If you have watched the movie, then you know there is a point where a journalist gives Julie the impression that Julia Child is not at all impressed by her project. There is a lot of discussion all over the internet about the validity of his comment and, if it is fact, why Julia Child would feel this way. What seems apparent from all the internet discussion is that Julia Child was a serious cook who only really highly regarded other serious cooks.
According to Laura Shapiro, who is quoted in the blog post Less is Enough, Julia’s highest praise was the word “serious”. She states that,
“a serious cook, to Julia, was a careful, mindful, thoroughly knowledgeable cook, whose pleasure you could taste in the food.”
Two principles Julia outlined that define French cooking are: a serious interest in food and its preparation, and a willingness to take the few extra minutes to be sure things are done as they should be. She wanted people to use their senses; to look, listen, taste and pay attention to the food as it cooks.
By that definition I am certainly not a serious cook. Far from it.

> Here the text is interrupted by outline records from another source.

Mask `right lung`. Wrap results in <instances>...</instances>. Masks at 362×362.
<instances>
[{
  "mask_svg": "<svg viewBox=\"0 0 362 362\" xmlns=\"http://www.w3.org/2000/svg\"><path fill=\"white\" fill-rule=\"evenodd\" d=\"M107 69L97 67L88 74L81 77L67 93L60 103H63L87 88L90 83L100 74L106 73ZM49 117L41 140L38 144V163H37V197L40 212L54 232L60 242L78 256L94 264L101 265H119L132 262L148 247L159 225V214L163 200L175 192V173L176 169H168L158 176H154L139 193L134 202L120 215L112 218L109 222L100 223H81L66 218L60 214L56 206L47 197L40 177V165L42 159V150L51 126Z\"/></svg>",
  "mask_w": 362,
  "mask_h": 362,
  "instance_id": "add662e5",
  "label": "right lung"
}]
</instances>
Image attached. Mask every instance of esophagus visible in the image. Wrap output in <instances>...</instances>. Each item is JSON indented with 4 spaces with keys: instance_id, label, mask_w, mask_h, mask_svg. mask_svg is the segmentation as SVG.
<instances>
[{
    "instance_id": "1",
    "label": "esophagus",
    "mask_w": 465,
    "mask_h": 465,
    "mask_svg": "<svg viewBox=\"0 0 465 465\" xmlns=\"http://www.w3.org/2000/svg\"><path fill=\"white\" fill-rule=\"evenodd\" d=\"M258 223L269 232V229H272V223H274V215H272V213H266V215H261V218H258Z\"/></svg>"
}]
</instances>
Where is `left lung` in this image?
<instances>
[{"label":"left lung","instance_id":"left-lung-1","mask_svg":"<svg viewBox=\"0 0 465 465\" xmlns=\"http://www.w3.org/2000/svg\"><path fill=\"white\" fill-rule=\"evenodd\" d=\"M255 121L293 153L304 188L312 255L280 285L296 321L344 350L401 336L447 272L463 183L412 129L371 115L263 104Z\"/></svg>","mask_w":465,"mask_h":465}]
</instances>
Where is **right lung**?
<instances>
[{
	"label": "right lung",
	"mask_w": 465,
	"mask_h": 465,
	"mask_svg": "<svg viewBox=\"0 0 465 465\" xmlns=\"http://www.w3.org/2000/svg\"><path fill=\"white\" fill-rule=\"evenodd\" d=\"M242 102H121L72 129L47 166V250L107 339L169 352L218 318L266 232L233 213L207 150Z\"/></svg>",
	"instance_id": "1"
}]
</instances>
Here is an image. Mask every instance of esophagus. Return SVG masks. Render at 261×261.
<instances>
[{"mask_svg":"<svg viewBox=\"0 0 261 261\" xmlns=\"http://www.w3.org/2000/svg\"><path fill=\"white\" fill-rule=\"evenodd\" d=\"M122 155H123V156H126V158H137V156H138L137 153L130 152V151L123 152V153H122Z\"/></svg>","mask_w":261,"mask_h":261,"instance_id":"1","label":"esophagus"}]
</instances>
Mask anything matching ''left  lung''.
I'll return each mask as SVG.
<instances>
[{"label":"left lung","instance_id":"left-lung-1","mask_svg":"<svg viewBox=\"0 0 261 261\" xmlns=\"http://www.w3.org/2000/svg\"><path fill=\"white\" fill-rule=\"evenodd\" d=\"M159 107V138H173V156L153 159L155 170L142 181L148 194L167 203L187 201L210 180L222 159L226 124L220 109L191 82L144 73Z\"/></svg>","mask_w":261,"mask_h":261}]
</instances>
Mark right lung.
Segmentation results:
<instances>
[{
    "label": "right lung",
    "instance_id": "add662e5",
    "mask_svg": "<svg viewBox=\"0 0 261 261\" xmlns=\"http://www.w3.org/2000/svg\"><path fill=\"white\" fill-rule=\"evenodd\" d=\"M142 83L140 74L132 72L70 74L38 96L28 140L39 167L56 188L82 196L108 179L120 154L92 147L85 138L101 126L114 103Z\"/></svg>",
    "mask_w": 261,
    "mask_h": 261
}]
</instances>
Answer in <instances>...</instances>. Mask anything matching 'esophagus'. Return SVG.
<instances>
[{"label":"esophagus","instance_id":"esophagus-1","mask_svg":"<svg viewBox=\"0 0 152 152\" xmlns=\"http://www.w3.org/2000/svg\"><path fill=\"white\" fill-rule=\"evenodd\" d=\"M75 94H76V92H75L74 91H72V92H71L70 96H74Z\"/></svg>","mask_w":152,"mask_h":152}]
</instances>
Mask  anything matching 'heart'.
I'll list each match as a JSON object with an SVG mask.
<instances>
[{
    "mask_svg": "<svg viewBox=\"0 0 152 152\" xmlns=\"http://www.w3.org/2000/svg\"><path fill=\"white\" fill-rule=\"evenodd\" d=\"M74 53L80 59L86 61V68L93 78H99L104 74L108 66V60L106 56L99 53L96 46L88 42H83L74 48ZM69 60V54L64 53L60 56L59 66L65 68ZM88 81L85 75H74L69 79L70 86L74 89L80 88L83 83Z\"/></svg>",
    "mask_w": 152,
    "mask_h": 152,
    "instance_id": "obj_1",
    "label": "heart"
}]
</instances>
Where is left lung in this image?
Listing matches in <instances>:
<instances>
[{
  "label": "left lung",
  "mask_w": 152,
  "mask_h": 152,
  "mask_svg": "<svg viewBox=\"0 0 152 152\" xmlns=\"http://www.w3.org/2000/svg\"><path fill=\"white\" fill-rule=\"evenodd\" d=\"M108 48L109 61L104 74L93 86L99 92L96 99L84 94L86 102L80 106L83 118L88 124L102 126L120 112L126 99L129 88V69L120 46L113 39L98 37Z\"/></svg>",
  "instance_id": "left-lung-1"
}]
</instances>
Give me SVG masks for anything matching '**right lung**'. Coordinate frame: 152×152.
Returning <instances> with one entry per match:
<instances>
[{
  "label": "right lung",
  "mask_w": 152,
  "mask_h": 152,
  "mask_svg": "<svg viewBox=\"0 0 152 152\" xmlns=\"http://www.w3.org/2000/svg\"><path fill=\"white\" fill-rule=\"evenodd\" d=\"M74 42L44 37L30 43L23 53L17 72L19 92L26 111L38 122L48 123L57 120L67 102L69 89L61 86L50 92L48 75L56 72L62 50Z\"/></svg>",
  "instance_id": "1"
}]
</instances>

According to Shapiro, Julia Child felt that when it came to French cooking the two most important ingredients–time and love–had no substitute. And this, my friends, is why I may never be a serious cook. Why many of us may never be serious cooks. I do not love to cook, nor do I want to spend all my free time in the kitchen preparing elaborate dishes. Maybe you do love to cook, but you are also a busy parent who can’t devote as much time to cooking as you’d like. Luckily, you don’t have to love to cook to prepare healthy, nutritious food, and cooking healthy, nutritious food doesn’t have to be time consuming. Nor does it need to be at the level of classic French cuisine.
So far in the Healthy Bodies curriculum, Eating Through the Alphabet, we have had asparagus, Brussel’s sprouts, cranberries, dates, edamame, feta cheese, guava, and this week: hummus. All of these foods, besides the cranberries, can be eaten with little or no preparation. (If you want something really tart, you can eat fresh cranberries directly out of the bag, just simply rinse and eat!). Try steaming or sautéing asparagus or Brussel’s sprouts, or adding feta cheese to a green salad. If you serve these alongside a good source of protein, such as baked chicken, you’ll have a simple, nutritious and delicious meal prepared in no time. And the added bonus to keeping things simple? It also makes for an easier clean up!
On that note, I am going to have my hummus this evening in it’s simplest form: directly out of the container. Over the weekend, when I can devote a little more time to cooking, I may try the hummus in a recipe. Because hummus is a good source of protein and fiber, recipes using hummus have been turning up everywhere recently. My biggest dilemma will be deciding between a main dish recipe or a dessert recipe. But today I heard the words “chocolate hummus” so I am pretty sure I already know what my decision will be!